There were a couple more comic strips than made a good fit in yesterday’s recap. Here’s the two that I had much to write about.
Jason Poland’s Robbie and Bobby for the 18th is another rerun. I mentioned it back in December of 2016. Zeno’s Paradoxical Pasta plays on the most famous of Zeno’s Paradoxes, about how to get to a place one has to get halfway there, but to get halfway there requires getting halfway to halfway. This goes on in infinite regression. The paradox is not a failure to understand that we can get to a place, or finish swallowing a noodle.

Zach Weinersmith’s Saturday Morning Breakfast Cereal for the 21st gets that strip back to my attention after, like, days out of it. It’s a logic joke, as promised, and that’s mathematics enough for me. Of course the risk of dying from a lightning strike has to be even lower than the risk of being struck by lightning.
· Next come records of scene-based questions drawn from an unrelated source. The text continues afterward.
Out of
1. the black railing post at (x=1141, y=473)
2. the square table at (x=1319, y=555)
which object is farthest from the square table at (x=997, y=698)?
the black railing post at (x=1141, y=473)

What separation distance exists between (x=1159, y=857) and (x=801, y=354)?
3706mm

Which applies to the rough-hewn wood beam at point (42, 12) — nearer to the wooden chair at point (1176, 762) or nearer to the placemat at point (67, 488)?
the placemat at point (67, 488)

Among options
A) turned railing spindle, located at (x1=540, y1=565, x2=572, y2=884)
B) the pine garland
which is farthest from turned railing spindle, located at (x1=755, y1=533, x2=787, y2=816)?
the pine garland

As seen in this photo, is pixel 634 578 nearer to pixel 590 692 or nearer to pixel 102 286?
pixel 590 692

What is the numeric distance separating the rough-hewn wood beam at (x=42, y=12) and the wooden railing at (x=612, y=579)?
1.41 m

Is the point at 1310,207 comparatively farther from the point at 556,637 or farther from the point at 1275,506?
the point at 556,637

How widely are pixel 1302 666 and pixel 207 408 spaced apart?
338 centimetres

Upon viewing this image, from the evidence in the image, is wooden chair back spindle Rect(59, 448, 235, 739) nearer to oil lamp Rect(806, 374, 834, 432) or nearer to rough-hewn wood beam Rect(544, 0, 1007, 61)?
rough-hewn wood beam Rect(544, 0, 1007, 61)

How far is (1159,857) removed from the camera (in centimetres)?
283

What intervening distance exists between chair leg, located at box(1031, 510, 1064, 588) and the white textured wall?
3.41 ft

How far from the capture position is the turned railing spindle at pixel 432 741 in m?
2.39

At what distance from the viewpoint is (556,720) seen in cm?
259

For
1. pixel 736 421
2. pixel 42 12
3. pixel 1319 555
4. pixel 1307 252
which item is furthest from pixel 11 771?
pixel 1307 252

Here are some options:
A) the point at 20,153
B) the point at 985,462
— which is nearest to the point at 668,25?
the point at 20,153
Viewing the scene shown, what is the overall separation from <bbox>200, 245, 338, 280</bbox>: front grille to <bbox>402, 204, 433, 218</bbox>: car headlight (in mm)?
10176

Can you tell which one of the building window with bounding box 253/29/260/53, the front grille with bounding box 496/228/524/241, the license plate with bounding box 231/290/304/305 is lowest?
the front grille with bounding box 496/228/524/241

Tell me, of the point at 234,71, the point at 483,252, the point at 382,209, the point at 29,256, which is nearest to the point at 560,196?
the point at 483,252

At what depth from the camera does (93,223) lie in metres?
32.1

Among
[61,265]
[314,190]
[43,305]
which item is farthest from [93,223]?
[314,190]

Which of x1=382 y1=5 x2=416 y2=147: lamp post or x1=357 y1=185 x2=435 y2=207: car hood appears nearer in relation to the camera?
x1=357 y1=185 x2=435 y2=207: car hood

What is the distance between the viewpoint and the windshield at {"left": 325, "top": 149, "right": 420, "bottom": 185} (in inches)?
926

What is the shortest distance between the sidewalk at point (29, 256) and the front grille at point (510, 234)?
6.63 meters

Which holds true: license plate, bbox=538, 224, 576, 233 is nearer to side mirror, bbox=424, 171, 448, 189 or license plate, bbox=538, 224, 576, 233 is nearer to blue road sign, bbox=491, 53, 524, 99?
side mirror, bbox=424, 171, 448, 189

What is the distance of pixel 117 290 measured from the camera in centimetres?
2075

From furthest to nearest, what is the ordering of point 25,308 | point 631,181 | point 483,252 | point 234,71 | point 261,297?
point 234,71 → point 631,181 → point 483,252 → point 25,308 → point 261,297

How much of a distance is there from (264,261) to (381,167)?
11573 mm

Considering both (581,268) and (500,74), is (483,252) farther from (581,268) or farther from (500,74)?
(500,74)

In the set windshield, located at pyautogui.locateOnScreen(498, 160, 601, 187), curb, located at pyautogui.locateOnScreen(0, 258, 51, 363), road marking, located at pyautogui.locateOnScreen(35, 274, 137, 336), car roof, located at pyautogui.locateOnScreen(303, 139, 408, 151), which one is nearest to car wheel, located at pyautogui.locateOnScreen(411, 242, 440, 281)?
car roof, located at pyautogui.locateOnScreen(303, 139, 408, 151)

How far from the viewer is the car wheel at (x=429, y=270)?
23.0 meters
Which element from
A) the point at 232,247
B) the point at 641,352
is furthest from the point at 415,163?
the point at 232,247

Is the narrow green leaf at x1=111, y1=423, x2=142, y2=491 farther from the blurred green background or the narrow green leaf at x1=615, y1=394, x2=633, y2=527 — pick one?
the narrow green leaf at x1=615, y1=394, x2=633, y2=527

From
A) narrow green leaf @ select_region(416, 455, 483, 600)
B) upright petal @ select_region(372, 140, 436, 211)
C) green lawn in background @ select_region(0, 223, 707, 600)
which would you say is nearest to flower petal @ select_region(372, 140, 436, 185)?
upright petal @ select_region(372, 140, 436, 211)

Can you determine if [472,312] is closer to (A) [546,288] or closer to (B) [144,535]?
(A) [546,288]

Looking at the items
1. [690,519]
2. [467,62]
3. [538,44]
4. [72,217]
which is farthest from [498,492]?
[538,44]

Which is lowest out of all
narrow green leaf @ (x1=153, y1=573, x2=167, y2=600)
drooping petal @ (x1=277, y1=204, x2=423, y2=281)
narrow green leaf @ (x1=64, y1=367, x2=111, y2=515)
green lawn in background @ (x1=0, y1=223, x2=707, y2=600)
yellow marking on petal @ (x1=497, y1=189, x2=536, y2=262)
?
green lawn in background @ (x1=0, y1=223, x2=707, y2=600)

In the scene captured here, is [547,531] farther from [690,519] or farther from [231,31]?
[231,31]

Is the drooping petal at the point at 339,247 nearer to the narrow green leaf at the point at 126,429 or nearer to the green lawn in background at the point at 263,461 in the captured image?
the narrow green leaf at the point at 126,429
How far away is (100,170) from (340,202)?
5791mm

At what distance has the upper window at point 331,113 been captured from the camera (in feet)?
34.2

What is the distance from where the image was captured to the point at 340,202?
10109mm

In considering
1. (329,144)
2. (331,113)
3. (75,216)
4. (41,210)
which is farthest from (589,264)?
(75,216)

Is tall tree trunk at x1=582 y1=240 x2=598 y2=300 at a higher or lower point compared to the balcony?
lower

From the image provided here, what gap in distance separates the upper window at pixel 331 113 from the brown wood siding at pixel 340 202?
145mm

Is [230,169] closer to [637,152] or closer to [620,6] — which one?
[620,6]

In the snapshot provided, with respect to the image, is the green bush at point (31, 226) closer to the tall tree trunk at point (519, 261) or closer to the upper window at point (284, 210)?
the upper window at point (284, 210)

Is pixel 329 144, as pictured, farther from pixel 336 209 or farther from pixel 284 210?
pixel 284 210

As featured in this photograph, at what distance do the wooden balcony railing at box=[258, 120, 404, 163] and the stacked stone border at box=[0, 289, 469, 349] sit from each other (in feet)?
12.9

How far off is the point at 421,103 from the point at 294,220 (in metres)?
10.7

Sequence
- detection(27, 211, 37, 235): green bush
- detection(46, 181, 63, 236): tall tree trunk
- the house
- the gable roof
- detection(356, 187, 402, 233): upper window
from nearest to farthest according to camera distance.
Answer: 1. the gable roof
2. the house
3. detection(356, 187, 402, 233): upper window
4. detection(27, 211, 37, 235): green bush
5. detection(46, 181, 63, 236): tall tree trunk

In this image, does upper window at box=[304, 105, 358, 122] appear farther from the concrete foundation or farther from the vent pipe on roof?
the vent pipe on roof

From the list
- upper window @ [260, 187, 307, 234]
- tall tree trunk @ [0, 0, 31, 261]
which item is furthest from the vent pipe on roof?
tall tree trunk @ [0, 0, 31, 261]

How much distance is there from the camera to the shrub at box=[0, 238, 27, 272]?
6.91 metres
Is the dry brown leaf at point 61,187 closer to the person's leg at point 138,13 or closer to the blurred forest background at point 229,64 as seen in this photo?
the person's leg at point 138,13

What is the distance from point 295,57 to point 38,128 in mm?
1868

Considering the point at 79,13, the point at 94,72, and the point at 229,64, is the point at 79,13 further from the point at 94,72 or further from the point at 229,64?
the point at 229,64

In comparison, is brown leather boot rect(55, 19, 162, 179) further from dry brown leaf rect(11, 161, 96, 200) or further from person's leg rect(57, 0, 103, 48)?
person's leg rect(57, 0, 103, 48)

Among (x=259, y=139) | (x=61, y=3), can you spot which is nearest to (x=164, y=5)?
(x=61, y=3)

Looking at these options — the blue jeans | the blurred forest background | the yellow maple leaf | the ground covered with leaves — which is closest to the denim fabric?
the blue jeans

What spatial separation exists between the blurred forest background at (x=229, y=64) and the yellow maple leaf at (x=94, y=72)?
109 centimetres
And then there were comic strips that are just of too slight mathematical content for me to go into at length. Several of them all ran on the same day, the 15th of September. Let me give you them.
Jenny Campbell’s Flo and Friends has a couple senior citizens remembering mathematics lessons from their youth. And getting oddly smug about doing it without calculators.
Richard Thompson’s Richard’s Poor Almanac reruns a mention of infinite monkey authorship. Always fun, to my way of thinking.
Samson’s Dark Side of the Horse was the Roman Numerals joke for the week.
And that’s enough for just now. I expect to finish off the casual mentions with a Wednesday Reading the Comics post. The A to Z series should have ‘G’ tomorrow. And I’m still open for suggestions for the letters I through N. Thank you for reading.